(Supplied material)

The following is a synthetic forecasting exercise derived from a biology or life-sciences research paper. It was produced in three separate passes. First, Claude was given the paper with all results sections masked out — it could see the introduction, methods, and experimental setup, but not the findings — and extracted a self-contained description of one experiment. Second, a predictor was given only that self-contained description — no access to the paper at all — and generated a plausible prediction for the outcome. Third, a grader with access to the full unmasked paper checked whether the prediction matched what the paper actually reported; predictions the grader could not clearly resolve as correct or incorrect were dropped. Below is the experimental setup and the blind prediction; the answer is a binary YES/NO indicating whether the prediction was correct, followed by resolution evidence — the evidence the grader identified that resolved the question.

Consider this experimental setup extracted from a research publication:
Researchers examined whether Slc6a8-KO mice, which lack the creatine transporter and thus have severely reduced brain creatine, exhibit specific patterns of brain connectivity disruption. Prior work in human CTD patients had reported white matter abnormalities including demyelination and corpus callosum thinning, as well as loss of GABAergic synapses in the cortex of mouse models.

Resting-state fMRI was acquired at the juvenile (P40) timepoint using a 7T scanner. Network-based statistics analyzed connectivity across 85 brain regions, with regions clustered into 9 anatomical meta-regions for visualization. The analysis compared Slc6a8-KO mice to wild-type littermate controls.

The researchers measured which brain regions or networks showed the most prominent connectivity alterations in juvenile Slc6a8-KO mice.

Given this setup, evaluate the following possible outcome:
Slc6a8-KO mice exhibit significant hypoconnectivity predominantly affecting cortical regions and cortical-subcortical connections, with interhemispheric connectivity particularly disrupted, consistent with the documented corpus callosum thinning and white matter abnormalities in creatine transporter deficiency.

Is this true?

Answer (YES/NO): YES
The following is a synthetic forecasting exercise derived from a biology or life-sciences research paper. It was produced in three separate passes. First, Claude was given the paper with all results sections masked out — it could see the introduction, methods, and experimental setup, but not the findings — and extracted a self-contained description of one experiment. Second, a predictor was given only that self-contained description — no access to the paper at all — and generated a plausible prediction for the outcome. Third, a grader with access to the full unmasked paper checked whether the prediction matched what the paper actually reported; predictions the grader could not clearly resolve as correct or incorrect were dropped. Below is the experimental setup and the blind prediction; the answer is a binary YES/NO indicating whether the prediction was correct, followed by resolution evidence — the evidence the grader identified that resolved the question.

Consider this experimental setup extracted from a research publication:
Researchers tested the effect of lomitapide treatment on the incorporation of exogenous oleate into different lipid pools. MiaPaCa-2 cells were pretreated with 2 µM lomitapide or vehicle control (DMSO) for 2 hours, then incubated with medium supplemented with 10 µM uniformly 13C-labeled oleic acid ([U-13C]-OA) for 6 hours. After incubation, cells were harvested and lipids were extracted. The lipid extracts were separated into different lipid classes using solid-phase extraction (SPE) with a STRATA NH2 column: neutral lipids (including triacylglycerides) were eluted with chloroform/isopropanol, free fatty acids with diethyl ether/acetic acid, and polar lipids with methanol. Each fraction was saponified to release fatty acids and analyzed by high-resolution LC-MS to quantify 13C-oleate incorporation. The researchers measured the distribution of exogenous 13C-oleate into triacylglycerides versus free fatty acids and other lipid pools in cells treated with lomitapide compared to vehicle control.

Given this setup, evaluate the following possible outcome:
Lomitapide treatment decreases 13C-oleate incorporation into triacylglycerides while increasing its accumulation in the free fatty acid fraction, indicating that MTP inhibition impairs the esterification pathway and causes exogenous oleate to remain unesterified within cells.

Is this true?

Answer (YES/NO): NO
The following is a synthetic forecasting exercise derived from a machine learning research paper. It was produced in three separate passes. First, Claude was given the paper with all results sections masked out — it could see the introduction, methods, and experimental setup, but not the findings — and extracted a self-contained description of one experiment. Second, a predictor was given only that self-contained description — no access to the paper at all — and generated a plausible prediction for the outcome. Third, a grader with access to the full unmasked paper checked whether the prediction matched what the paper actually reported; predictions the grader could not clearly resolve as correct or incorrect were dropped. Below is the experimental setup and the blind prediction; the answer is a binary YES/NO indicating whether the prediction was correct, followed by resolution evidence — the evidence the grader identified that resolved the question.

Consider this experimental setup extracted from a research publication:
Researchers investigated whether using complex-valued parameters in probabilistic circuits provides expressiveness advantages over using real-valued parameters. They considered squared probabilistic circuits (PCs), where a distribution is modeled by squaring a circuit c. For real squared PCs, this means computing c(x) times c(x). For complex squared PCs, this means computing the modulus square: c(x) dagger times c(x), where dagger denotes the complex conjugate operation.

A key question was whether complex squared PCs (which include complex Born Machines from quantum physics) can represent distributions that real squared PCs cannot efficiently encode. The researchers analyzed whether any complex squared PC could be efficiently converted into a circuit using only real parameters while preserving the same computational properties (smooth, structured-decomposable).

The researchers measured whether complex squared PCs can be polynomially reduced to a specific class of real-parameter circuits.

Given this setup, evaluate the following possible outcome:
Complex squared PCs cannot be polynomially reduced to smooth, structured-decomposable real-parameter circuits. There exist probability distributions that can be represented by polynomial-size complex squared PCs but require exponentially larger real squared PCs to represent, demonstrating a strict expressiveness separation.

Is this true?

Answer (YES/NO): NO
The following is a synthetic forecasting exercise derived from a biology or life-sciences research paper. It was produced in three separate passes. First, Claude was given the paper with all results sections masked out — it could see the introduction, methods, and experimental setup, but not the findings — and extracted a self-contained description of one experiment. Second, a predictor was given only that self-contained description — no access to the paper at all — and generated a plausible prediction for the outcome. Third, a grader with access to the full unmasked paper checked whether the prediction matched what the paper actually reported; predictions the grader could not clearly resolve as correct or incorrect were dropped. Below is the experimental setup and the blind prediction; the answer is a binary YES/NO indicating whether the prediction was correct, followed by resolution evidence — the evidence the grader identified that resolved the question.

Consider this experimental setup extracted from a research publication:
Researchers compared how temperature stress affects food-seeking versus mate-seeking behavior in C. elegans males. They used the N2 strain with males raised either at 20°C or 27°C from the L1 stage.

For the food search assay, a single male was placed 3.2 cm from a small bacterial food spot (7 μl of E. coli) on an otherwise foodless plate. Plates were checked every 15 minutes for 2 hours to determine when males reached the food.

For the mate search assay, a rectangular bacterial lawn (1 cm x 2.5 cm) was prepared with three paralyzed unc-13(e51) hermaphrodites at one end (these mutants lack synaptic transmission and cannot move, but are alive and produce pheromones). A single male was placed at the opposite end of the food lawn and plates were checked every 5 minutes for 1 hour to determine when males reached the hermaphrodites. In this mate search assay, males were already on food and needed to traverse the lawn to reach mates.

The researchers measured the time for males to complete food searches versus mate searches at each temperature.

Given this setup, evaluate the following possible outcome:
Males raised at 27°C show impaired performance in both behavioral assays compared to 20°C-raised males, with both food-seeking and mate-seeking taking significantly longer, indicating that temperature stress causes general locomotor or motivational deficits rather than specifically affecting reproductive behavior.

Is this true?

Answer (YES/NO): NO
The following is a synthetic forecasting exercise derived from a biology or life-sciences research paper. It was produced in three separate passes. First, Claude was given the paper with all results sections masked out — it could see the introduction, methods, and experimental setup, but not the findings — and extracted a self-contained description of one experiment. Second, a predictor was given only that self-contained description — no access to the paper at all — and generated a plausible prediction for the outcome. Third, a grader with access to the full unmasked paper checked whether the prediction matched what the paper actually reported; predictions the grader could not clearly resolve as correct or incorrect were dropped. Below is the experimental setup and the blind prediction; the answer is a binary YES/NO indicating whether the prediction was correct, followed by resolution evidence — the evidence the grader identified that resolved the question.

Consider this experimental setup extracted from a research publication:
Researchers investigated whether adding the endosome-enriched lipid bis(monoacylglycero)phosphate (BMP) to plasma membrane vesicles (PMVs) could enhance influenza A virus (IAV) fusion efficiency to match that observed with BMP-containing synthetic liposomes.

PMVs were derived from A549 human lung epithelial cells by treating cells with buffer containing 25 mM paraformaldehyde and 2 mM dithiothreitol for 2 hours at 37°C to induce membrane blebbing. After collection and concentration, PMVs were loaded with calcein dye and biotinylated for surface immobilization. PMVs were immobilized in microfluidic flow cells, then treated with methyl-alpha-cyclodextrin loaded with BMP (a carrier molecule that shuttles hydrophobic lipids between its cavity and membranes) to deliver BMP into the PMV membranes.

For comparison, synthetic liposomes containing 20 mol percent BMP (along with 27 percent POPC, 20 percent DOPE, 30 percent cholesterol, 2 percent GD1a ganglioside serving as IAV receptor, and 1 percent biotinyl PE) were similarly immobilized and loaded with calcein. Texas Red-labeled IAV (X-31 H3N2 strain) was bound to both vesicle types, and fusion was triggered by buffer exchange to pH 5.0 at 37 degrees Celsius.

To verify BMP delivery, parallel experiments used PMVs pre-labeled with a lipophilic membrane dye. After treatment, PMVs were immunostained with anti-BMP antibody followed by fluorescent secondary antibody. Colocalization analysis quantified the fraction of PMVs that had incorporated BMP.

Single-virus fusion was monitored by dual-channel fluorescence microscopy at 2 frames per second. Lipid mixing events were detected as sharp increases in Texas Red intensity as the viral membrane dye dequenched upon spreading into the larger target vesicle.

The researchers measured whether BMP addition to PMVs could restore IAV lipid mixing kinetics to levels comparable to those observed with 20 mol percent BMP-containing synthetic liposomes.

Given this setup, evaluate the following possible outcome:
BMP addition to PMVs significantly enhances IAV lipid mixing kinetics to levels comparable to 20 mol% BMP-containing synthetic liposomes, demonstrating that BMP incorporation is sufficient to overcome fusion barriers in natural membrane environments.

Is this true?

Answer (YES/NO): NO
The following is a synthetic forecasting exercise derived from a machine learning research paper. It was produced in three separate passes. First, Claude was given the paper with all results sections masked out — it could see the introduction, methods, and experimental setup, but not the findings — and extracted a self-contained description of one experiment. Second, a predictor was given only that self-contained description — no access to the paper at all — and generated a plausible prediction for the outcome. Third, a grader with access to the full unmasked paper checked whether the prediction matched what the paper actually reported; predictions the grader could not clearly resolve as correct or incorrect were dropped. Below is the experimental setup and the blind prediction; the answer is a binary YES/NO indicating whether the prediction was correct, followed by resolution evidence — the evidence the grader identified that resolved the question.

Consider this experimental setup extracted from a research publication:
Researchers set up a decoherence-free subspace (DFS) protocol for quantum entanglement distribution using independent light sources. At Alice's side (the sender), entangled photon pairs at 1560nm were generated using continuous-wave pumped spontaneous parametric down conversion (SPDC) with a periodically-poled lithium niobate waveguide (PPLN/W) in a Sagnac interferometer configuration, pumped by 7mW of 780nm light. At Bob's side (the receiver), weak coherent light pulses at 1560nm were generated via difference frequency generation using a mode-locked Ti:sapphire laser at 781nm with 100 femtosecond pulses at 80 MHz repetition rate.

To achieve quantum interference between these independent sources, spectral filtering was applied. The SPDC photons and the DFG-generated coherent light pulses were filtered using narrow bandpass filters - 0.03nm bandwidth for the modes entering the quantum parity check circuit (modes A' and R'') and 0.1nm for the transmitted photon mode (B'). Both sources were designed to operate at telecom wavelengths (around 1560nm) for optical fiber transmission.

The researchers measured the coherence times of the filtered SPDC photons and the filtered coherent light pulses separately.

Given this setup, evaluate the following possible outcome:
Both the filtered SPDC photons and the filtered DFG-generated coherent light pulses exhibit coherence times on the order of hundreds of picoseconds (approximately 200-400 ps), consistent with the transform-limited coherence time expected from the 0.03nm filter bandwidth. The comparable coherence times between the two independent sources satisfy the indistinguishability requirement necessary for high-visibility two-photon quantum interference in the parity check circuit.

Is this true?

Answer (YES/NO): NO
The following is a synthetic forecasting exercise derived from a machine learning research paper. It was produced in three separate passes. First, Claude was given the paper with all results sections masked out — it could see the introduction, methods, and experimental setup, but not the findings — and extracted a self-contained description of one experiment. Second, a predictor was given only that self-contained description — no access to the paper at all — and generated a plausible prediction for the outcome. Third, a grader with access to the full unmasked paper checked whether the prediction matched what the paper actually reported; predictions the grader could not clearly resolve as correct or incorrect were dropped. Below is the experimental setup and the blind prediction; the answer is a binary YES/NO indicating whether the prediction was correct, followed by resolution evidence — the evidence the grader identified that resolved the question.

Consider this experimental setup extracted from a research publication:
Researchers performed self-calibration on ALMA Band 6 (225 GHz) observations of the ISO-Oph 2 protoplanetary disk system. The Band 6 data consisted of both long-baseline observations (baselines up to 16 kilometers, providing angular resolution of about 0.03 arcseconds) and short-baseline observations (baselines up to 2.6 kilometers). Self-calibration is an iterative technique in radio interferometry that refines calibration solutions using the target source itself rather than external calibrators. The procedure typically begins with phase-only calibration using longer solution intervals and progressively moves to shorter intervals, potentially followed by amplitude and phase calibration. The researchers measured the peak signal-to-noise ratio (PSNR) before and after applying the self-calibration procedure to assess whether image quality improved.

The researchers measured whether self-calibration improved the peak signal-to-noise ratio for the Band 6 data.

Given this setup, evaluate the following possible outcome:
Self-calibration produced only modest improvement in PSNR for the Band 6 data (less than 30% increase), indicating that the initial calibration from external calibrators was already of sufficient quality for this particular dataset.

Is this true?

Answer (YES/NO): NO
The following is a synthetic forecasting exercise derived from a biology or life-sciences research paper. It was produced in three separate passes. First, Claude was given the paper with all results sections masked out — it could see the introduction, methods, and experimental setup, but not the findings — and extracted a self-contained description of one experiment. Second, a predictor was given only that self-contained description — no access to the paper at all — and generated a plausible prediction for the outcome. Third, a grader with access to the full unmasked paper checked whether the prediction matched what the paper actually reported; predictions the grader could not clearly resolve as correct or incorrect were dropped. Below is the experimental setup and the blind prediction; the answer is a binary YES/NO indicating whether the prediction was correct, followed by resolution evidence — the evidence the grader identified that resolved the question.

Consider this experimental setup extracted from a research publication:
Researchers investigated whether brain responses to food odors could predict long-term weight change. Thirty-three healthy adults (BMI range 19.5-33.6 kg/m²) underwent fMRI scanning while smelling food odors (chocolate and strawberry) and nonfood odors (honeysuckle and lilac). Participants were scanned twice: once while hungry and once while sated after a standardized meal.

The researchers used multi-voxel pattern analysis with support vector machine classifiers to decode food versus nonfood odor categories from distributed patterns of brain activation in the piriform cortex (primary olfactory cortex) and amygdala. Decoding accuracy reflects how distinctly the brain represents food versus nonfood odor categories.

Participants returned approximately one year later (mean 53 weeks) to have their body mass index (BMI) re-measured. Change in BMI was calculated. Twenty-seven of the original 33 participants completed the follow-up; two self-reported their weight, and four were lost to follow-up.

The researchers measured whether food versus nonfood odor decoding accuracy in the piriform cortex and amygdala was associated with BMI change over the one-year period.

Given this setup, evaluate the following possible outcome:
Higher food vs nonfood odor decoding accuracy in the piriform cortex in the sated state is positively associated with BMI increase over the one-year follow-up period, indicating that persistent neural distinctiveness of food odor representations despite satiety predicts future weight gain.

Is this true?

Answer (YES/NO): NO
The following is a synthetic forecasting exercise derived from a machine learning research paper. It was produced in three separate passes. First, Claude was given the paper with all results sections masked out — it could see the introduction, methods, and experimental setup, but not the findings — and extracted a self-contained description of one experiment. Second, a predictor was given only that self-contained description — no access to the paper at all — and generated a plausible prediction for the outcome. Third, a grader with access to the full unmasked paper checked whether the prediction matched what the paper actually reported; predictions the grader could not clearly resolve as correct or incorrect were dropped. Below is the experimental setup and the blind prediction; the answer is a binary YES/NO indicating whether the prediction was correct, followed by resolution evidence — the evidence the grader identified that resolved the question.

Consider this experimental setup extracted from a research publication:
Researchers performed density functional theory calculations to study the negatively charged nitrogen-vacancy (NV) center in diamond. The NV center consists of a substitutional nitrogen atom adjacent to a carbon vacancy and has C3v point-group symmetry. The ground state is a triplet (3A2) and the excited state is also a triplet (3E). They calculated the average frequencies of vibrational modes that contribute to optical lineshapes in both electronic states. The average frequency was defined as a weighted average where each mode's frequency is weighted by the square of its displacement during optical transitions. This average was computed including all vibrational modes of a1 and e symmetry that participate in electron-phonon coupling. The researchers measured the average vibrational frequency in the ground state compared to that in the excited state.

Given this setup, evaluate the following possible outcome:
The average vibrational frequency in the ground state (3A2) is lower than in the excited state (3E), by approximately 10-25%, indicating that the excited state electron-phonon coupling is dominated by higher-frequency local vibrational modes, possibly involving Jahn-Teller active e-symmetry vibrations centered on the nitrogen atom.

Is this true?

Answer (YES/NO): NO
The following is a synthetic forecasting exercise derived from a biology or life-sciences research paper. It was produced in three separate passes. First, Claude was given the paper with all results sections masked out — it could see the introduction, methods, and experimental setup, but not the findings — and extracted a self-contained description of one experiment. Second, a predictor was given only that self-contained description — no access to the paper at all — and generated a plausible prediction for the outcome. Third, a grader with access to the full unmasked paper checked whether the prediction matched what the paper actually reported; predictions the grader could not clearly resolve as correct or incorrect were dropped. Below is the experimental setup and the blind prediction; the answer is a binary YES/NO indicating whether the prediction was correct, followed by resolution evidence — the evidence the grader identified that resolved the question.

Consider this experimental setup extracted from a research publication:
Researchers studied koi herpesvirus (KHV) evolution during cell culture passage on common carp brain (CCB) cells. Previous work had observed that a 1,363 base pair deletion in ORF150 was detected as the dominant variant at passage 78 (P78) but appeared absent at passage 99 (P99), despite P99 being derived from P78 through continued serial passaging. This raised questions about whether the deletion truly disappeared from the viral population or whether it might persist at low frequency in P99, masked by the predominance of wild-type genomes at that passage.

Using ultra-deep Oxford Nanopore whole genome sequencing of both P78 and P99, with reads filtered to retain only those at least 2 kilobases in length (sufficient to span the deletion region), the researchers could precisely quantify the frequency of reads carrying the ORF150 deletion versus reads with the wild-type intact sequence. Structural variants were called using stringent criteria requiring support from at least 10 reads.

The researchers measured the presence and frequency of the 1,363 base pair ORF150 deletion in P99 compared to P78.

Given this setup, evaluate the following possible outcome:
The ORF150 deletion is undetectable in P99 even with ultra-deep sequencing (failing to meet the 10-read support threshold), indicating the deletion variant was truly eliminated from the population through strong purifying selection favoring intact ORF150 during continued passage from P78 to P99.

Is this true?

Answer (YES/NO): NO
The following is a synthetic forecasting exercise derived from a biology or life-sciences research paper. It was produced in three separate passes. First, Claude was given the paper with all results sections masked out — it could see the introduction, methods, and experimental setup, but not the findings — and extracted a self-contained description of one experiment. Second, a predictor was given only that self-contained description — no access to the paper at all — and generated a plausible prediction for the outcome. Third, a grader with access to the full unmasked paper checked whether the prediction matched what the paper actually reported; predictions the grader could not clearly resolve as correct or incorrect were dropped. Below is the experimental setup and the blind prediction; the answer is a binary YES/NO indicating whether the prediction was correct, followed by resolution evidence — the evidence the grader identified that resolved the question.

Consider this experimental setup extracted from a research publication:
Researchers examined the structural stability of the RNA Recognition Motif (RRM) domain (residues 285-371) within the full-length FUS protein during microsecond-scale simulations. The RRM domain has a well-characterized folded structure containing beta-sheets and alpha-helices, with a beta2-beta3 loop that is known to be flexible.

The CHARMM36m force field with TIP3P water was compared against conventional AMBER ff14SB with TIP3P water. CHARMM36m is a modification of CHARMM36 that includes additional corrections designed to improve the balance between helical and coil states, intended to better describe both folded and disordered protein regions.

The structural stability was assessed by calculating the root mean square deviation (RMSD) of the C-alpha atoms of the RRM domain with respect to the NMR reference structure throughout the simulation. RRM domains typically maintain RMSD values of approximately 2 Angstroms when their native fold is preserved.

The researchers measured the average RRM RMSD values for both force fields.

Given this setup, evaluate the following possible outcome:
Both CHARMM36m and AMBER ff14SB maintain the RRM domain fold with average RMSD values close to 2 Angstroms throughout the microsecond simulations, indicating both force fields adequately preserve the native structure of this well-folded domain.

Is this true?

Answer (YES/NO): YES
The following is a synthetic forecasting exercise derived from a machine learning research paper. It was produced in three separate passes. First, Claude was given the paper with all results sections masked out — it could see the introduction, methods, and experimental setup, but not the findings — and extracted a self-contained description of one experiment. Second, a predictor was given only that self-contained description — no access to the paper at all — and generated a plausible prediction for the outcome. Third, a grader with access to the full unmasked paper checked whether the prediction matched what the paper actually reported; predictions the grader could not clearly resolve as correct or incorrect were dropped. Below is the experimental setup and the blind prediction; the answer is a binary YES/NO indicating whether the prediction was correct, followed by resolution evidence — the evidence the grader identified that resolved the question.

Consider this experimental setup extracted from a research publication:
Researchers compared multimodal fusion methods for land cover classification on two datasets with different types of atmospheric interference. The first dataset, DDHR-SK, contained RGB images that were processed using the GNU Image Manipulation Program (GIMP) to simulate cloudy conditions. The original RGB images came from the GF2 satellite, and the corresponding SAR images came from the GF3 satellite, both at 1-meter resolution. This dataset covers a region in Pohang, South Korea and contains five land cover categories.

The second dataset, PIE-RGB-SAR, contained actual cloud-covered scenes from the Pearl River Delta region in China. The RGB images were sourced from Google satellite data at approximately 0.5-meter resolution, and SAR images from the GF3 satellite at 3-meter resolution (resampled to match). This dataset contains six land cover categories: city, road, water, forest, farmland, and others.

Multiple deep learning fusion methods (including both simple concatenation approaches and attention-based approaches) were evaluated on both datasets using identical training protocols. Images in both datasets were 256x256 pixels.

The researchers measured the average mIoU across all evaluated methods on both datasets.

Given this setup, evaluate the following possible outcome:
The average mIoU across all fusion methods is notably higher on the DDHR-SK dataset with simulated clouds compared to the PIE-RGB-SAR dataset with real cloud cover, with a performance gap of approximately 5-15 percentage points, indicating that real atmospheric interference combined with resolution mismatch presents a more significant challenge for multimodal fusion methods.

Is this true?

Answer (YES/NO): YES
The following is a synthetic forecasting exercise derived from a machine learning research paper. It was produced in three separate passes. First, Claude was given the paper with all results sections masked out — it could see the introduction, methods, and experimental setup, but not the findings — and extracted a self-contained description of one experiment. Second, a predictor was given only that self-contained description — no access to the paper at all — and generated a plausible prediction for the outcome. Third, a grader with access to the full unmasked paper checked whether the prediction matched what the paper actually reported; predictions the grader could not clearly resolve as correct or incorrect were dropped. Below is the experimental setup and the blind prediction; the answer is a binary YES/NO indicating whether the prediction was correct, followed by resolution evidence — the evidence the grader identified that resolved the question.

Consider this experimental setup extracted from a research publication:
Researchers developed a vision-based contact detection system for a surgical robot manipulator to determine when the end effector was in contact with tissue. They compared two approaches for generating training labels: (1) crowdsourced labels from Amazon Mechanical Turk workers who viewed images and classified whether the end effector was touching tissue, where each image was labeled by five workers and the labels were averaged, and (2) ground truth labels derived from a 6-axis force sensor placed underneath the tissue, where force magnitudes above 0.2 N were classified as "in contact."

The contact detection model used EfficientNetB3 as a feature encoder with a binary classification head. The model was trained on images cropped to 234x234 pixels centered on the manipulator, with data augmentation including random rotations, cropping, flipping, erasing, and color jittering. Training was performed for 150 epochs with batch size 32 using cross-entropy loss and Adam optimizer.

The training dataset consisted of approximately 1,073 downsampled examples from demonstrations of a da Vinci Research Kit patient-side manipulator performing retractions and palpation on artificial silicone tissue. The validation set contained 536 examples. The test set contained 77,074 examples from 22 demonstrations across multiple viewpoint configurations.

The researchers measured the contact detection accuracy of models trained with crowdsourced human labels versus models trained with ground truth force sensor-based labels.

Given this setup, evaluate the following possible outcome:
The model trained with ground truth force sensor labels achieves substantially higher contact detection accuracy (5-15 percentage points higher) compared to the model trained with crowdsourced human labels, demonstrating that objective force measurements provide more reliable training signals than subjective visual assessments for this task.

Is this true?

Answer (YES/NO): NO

(End Supplied material)

_What the exercise asks:_ From the first line above through the line that contains "Researchers examined whether", quote each line exactly. Output nothing more.

_Response to this task:_
The following is a synthetic forecasting exercise derived from a biology or life-sciences research paper. It was produced in three separate passes. First, Claude was given the paper with all results sections masked out — it could see the introduction, methods, and experimental setup, but not the findings — and extracted a self-contained description of one experiment. Second, a predictor was given only that self-contained description — no access to the paper at all — and generated a plausible prediction for the outcome. Third, a grader with access to the full unmasked paper checked whether the prediction matched what the paper actually reported; predictions the grader could not clearly resolve as correct or incorrect were dropped. Below is the experimental setup and the blind prediction; the answer is a binary YES/NO indicating whether the prediction was correct, followed by resolution evidence — the evidence the grader identified that resolved the question.

Consider this experimental setup extracted from a research publication:
Researchers examined whether Slc6a8-KO mice, which lack the creatine transporter and thus have severely reduced brain creatine, exhibit specific patterns of brain connectivity disruption. Prior work in human CTD patients had reported white matter abnormalities including demyelination and corpus callosum thinning, as well as loss of GABAergic synapses in the cortex of mouse models.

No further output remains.